Essen Bis zum 22. September, Villa Hügel: „Marienbild in Rheinland und Westfalen“

Kunsthistorische und theologische Intentionen verfolgt die diesjährige Villa-Hügel-Schau, die zum Katholikentag 1968 in Essen veranstaltet wird. Die 361 Objekte der Plastik, Malerei und des Kunsthandwerks geben eine lückenlose Übersicht mariologischer Kunst, die mit einer spätantiken Elfenbein-Pyxis und der „Goldenen Madonna“ der Essener Domkirche (der ältesten abendländischen Marien-Statue) beginnt und über hervorragende Beispiele des „weichen Stils“ in der Gegenwart endet.

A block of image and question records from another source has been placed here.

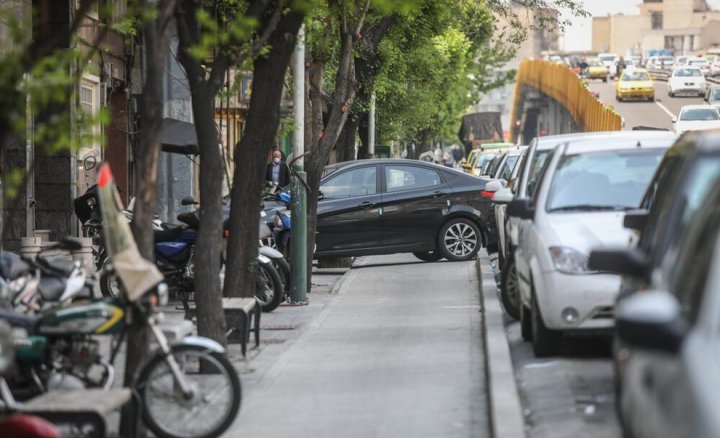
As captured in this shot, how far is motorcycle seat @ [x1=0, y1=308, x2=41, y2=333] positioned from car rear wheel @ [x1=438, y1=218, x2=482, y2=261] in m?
14.8

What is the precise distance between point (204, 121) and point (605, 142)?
12.2 ft

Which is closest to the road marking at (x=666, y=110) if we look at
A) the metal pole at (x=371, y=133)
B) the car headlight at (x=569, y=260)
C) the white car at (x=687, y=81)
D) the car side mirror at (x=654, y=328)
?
the white car at (x=687, y=81)

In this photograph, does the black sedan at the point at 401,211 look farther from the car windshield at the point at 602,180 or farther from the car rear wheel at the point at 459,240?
the car windshield at the point at 602,180

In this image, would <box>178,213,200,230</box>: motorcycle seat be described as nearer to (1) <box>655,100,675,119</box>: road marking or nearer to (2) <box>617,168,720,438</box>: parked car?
(2) <box>617,168,720,438</box>: parked car

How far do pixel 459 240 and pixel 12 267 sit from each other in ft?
47.1

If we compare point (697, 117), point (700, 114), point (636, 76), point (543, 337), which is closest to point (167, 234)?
point (543, 337)

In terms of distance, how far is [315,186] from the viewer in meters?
19.8

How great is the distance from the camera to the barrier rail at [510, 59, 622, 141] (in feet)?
177

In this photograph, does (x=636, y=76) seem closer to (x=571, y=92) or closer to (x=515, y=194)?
(x=571, y=92)

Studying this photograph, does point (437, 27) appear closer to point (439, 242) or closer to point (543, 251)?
point (439, 242)

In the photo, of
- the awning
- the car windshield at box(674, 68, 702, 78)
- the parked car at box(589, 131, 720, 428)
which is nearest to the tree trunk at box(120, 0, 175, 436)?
the parked car at box(589, 131, 720, 428)

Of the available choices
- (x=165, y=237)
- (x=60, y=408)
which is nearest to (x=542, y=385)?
(x=60, y=408)

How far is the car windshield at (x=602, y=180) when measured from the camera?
498 inches

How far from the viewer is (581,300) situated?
11.3m
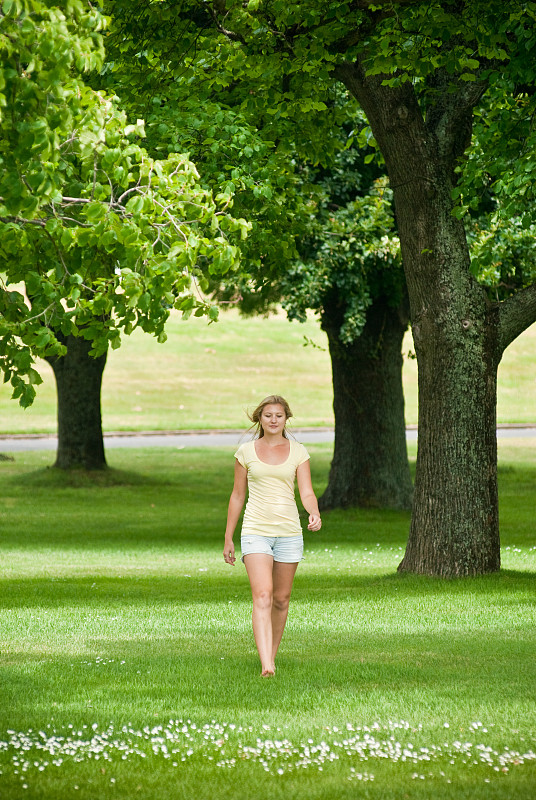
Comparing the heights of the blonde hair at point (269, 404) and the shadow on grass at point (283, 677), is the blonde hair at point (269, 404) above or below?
above

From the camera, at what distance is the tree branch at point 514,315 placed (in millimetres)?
12578

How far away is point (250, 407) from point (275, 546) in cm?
744

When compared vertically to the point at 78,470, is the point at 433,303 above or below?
above

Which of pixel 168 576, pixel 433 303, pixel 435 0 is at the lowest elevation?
pixel 168 576

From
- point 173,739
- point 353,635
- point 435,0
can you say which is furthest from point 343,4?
point 173,739

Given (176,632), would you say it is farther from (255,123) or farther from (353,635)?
(255,123)

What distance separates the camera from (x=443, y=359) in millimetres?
12500

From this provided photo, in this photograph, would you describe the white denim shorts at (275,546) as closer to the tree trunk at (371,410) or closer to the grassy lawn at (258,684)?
the grassy lawn at (258,684)

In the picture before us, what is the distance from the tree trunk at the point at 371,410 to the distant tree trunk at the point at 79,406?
24.5 ft

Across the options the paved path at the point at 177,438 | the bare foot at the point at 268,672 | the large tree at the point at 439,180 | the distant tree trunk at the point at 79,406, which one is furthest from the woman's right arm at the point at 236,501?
the paved path at the point at 177,438

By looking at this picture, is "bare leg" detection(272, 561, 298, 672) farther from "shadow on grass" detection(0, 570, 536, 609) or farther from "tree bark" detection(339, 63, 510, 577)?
"tree bark" detection(339, 63, 510, 577)

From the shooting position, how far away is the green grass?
5241 cm

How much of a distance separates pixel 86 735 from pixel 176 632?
11.4 ft

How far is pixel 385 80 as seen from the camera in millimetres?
12062
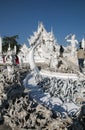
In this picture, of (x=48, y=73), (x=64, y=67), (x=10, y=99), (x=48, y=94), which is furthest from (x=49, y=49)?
(x=10, y=99)

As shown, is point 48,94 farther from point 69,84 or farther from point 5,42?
point 5,42

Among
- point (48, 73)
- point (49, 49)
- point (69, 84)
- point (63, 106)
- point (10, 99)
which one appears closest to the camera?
point (10, 99)

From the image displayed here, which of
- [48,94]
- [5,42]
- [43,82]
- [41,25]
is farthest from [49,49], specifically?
[5,42]

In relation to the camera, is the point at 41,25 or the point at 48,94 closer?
the point at 48,94

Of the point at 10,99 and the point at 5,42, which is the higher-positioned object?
the point at 5,42

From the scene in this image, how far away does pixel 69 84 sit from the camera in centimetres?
1281

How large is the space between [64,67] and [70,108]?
9712 mm

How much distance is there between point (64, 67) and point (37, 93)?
8782 mm

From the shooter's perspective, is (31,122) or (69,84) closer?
(31,122)

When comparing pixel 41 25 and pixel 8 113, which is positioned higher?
pixel 41 25

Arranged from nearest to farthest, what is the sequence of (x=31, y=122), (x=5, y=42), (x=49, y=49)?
(x=31, y=122)
(x=49, y=49)
(x=5, y=42)

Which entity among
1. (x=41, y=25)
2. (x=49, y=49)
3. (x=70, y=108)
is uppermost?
(x=41, y=25)

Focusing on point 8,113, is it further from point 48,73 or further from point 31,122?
point 48,73

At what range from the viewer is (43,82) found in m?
13.0
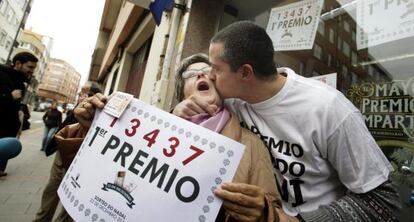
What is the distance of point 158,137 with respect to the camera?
115 centimetres

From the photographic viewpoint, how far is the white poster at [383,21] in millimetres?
1658

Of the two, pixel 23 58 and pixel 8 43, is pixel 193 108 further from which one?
pixel 8 43

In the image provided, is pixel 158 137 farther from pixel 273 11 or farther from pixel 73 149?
pixel 273 11

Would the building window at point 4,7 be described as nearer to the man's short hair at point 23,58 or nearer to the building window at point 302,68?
the man's short hair at point 23,58

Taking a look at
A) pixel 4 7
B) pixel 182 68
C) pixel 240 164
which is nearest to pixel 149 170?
pixel 240 164

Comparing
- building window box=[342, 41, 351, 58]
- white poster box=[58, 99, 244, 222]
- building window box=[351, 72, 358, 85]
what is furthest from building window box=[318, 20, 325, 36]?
white poster box=[58, 99, 244, 222]

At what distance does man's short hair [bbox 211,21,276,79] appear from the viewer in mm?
1367

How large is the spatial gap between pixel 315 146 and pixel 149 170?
74cm

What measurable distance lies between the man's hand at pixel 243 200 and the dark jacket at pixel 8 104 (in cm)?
310

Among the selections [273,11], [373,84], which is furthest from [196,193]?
[273,11]

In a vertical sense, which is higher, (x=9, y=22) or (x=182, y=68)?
(x=9, y=22)

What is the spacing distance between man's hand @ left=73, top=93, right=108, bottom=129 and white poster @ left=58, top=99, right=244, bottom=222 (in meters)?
0.17

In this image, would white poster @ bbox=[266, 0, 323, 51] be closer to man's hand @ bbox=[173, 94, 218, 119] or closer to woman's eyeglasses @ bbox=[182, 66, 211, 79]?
woman's eyeglasses @ bbox=[182, 66, 211, 79]

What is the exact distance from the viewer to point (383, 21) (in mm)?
1792
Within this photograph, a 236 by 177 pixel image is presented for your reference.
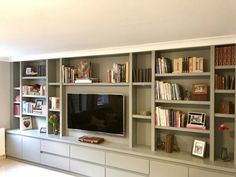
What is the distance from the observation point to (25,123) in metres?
5.15

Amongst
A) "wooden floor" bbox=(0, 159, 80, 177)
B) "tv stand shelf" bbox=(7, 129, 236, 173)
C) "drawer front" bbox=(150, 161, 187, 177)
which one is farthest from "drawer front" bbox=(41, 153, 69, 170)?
"drawer front" bbox=(150, 161, 187, 177)

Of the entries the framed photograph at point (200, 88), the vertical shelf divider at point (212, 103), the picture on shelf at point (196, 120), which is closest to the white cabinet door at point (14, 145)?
the picture on shelf at point (196, 120)

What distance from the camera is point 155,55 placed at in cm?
357

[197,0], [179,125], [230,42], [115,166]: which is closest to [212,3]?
[197,0]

Hannover Bis zum 21. Juni, Kunstverein: „Deutsche Kunst heute“

Statt der bisher üblichen Frühjahrsausstellung mit jurierten deutschen Einsendungen und einer Zufallsauswahl ausländischer Prominenz zeigen vier „Kommissare“ das Ergebnis einer Reise durch die deutsche Kunstlandschaft: 140 Arbeiten von 43 Malern und Bildhauern. Von den Altmeistern Albers, Lindner und Max Ernst bis zu Wilding, Voss und Diehl. Ein guter und diskutabler Vorschlag.

München Bis zum 9. August, Galerie-Verein, Neue Pinakothek: „Sammlung 1968 Karl Ströher“

München hat gegen Darmstadt, die Heimat des Sammlers Ströher, den Wettlauf um die Premiere gewonnen. Ströher hatte, von den Galeristen Friedrich und Dahlem gut beraten, Anfang des Jahres die legendäre „Kraushar-Collection“ erworben und damit die größte Sammlung amerikanischer Popart von New York nach Deutschland geholt.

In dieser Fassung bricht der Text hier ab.